■ Task instructions: Keep the wording of each record exactly the same when you repeat it, and leave out pictures.

■ Data for analysis:

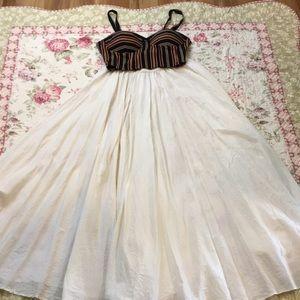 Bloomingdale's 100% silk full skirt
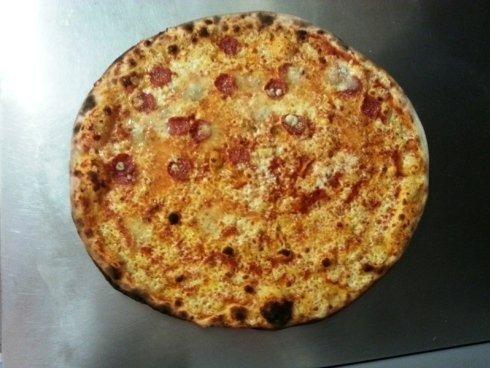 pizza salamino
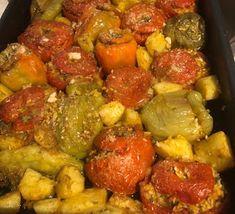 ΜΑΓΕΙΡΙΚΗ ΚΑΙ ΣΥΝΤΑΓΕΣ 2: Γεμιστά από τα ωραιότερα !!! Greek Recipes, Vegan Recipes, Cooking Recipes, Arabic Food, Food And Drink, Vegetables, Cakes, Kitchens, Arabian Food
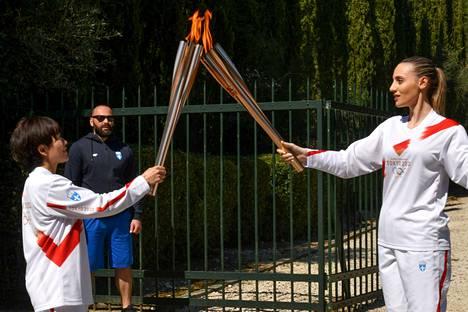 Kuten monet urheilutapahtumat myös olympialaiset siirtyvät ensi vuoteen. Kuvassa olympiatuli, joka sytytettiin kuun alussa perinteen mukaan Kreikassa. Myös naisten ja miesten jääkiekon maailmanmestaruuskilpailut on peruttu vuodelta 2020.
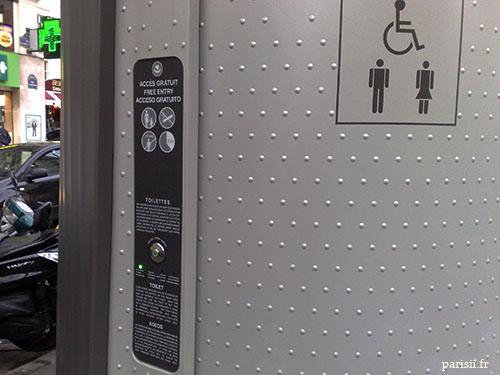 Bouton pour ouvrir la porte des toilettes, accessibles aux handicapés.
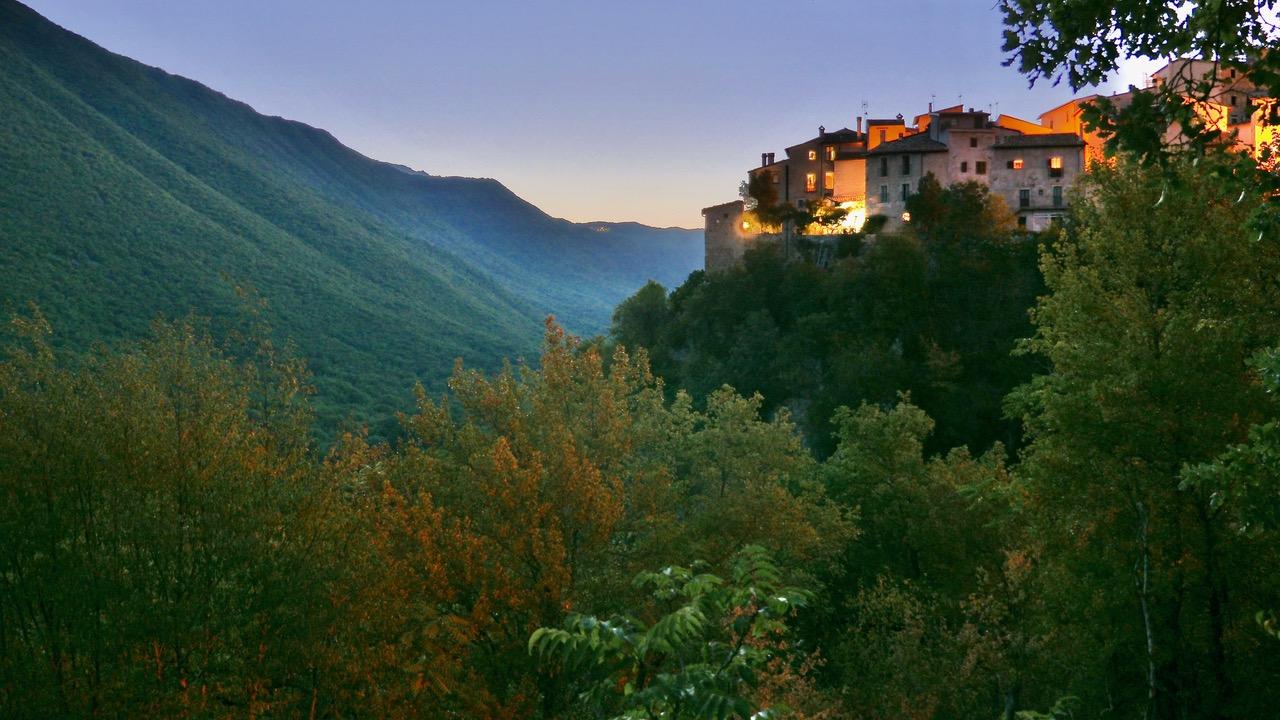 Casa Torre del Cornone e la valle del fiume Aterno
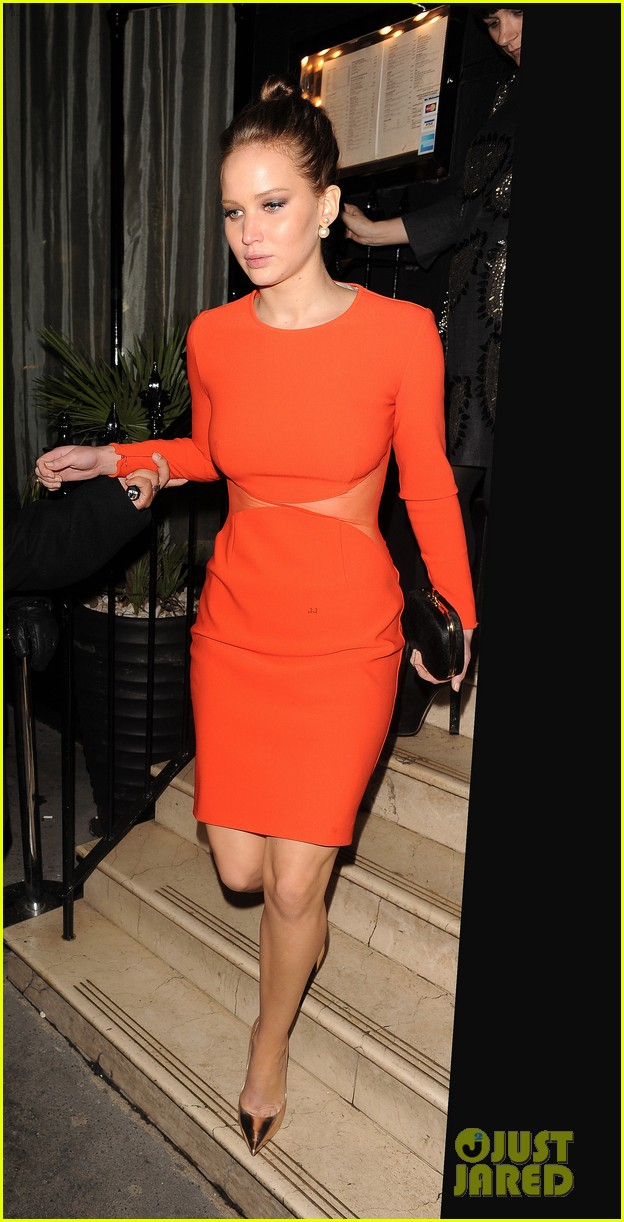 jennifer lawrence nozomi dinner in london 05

■ Written answer:
 Bloomingdale's 100% silk full skirt
 pizza salamino
 ΜΑΓΕΙΡΙΚΗ ΚΑΙ ΣΥΝΤΑΓΕΣ 2: Γεμιστά από τα ωραιότερα !!! Greek Recipes, Vegan Recipes, Cooking Recipes, Arabic Food, Food And Drink, Vegetables, Cakes, Kitchens, Arabian Food
 Kuten monet urheilutapahtumat myös olympialaiset siirtyvät ensi vuoteen. Kuvassa olympiatuli, joka sytytettiin kuun alussa perinteen mukaan Kreikassa. Myös naisten ja miesten jääkiekon maailmanmestaruuskilpailut on peruttu vuodelta 2020.
 Bouton pour ouvrir la porte des toilettes, accessibles aux handicapés.
 Casa Torre del Cornone e la valle del fiume Aterno
 jennifer lawrence nozomi dinner in london 05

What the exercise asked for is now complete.